Previous: [Overview and Selected Literature](01.ipynb) | [Table of Contents](00.ipynb) | Next: [The Linear Programming Problem](03.ipynb)

# The Willow Tree Lattice Handbook

## Mathematical Development of the Tree
The willow tree lattice is a computer library explicitly designed to mimic the behaviour of the __standard Brownian motion__. The algorithm does so in two steps. 

- First, it adopts a grid structure which extends in both time and space and which defines the nodes of the process. When probability is attached to them, these nodes represent, for each time step, a discrete approximation of the standard normal distribution.


- Then, it links sequences in adjacent time periods with a discrete Markov process.

The overall system converges to the standard Brownian motion as the grid becomes finer in both dimensions. Within the willow tree framework, space and time steps do not have any reciprocal dependence. On the one hand, the steps, particularly in the time dimension, need not be uniform; on the other, to achieve convergence the double limit is required.

## Curran's Methodology

To setup the tree, Curran [4] introduces the following methodology.

- First, build a __bidimensional grid__, whose nodes in time and space represent the possible states the paths of the process can transverse, as a function of $\mathbf{z}$ and $\mathbf{t}$. $\mathbf{z}$ is an $m$-valued vector of variates representative of the standard normal distribution, obtained by dividing the stratum of the distribution into $m$ intervals and letting a single value speak for the corresponding stratum. $\mathbf{t}$ is an $(n+1)$-valued vector of discrete time variables freely selected by the user.


- Then, determine the __likelihood to reach the states__. This step requires an $m$-valued vector $\mathbf{q}$ and a sequence of $m\times m$ matrices $\mathbf{P}$ representing the probabilities to transit from the previous node(s) to the next ones. 

The result is a process, $Y$, which converges to the standard Brownian motion in the limit.

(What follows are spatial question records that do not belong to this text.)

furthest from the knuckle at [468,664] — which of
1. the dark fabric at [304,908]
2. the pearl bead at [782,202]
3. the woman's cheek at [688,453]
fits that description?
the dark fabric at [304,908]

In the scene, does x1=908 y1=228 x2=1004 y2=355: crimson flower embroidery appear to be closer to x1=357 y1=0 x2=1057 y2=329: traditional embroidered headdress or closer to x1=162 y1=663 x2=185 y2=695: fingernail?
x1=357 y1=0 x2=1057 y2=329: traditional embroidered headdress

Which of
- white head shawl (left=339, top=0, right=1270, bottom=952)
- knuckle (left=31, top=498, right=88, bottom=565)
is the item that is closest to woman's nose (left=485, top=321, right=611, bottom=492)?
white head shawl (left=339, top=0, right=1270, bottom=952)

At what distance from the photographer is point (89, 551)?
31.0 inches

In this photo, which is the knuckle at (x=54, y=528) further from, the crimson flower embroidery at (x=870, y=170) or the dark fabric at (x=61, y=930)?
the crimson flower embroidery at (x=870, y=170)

### Step 1: Setting Up the Grid

The grid is an $m\times (n+1)$ object, function of vectors $\mathbf{z}$ and $\mathbf{t}$.

#### Vector $\mathbf{z}$

$\mathbf{z}$, the vector of representative standard normal variates, has values selected through _stratified sampling_ [6]. This technique, which Curran had already used in a previous paper [2], refers to the process of sampling from a population previously divided into mutually exclusive and collectively exhaustive subgroups, or _strata_. Let $\Phi$ denote the standard normal cumulative distribution function on the real line, and $\Phi^{-1}$ its inverse. Given probabilities $\{q_i\}_{i=1}^{m}$ summing to 1, define a sequence $\{a_i\}_{i=0}^{m}$ of quantiles of the standard normal distribution as follows:

$$
\begin{align*}
a_0&=-\infty=\Phi^{-1}(0),\\
a_1&=\Phi^{-1}(q_1),\\
a_2&=\Phi^{-1}(q_1+q_2),\\
&\dots\\
a_m&=\Phi^{-1}\big(\sum_{i=1}^{m} q_i\big)=\Phi^{-1}(1),
\end{align*}
$$

with $a_m=+\infty$. The strata are then the intervals:

$$
A_1 = (a_0,a_1],\quad A_2 = (a_1,a_2],\quad \dots,\quad A_m = (a_{m-1},a_m),
$$

with such quantiles as extremes. By construction, the probability of selecting a value belonging to stratum $A_i$ is $\Phi(a_i)-\Phi(a_{i-1})=q_i$.
Inside each interval, a single variable $z$ is picked as representative. Curran determines the sequence $\{z_i\}_{i=1}^m$ according to

$$
z_i = \Phi^{-1}\bigg(\frac{i-0.5}{m}\bigg),
$$

with equal probability $q_i = \mathbb{P}(Z = z_i)$ attached to each variable

$$
q_i = \frac{1}{m}.
$$

These probabilities are collected in a vector $\mathbf{q}$. The obtained pairs $\big\{\big(z_i,q_i\big)\big\}_{i=1}^m$ are a discrete approximation of the standard normal density function.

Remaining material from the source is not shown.